[Intel-gfx] [PATCH 5/8] drm/i915/perf: lock powergating configuration to default when active

Tvrtko Ursulin tvrtko.ursulin at linux.intel.com
Wed Aug 15 11:58:05 UTC 2018


On 14/08/2018 15:59, Lionel Landwerlin wrote:
> Hey Tvrtko,
> 
> Thanks for taking over this series.
> 
> I've been talking to developers using the i915/perf interface and from 
> their point of view, they expect the system to be in a stable 
> configuration when doing measurements.
> 
> One issue with this patch on Gen11 is that it will lock the system in a 
> configuration that isn't workable for media workloads (all subslices 
> enabled).
> So I think we should set the value for the locked configuration per 
> generation (gen8-10: all slices/subslices, gen11: only subslices that 
> contain VME samplers) so that we always get a functional configurations 
> for all workloads.
> Could we want to select that configuration when opening perf?

This would be via i915_perf.c/gen8_configure_all_contexts?

Sounds like an unfortunate but workable compromise. As long as there 
doesn't appear another asymmetric slice feature in the future, which 
doesn't align with VME. Like one workloads wants slices 0 & 2, another 
wants 1 & 3, or whatever. If that happens then I don't know what we do 
apart from locking out perf/OA.

> Another question is how do we expose the selected value to the user. But 
> that can be solved in a different series.

SSEU get_param would cut it? Although it would be perhaps be unexpected 
to get different results depending on whether perf/OA is active or not.. 
Hm... export device and available bitmasks via get param? Device bitmask 
would be fixed and available would change depending on whether perf/OA 
is active or not.

Regards,

Tvrtko

> Cheers,
> 
> -
> Lionel
> 
> On 14/08/18 15:40, Tvrtko Ursulin wrote:
>> From: Lionel Landwerlin <lionel.g.landwerlin at intel.com>
>>
>> If some of the contexts submitting workloads to the GPU have been
>> configured to shutdown slices/subslices, we might loose the NOA
>> configurations written in the NOA muxes.

RECORD SET:
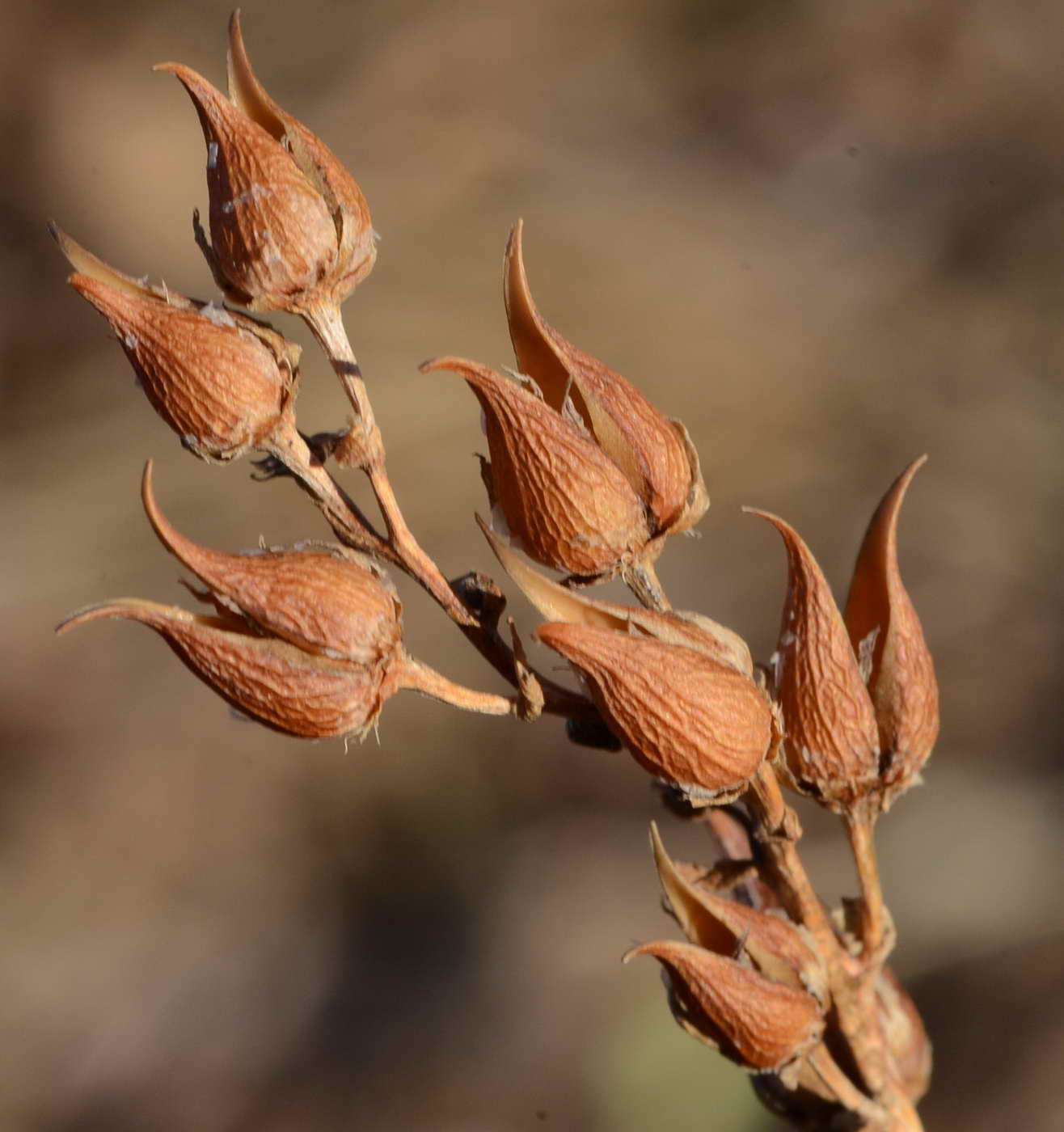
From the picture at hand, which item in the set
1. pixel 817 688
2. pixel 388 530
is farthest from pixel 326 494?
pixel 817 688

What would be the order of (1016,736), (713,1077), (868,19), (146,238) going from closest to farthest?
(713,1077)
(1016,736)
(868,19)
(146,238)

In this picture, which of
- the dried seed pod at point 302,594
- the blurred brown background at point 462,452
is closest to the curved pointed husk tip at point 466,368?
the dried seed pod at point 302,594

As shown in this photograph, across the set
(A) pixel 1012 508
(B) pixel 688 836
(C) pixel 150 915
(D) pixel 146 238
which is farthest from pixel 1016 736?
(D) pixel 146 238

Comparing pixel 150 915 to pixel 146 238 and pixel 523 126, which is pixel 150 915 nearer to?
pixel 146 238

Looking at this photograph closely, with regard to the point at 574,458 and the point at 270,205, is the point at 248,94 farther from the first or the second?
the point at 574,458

--

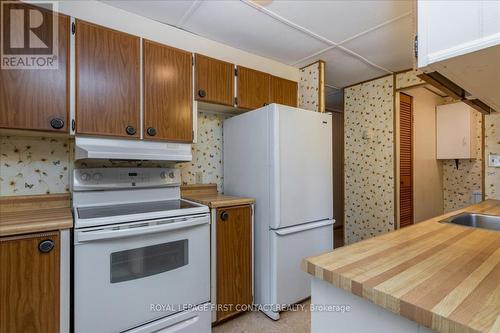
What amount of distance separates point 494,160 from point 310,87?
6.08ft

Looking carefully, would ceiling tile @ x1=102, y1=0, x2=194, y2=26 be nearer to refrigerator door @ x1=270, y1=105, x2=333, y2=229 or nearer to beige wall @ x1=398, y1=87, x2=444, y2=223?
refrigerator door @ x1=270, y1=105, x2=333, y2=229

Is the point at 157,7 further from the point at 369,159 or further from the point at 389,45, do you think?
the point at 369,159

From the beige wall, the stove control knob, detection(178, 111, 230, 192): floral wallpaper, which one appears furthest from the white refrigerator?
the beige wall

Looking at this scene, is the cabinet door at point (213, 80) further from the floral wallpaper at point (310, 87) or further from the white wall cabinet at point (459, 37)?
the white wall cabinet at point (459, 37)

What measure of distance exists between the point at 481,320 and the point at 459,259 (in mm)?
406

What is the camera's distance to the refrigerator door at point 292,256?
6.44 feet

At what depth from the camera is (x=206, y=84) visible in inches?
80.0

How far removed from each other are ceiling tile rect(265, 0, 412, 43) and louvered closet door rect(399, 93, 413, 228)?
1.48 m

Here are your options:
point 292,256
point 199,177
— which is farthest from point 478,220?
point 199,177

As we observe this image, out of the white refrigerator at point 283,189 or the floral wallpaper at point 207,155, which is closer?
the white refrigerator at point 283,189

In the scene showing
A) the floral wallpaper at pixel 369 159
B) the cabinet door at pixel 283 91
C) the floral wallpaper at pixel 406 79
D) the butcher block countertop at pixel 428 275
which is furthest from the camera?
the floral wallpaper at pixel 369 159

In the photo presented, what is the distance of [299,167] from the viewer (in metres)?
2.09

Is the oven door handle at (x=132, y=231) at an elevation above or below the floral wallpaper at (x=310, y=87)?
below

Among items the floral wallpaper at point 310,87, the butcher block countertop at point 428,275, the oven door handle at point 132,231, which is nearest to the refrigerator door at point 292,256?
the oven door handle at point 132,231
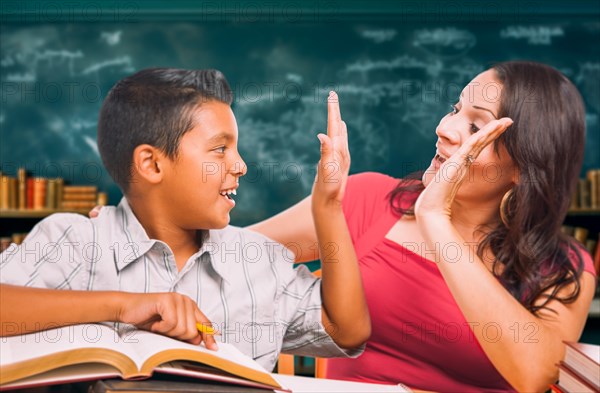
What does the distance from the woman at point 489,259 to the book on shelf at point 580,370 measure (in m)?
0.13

TASK TO COMPLETE: In the mailing-list reply about locking the perf powergating configuration, which subslices should the locked configuration include on gen11?

RESPONSE BELOW: Only the subslices that contain VME samplers.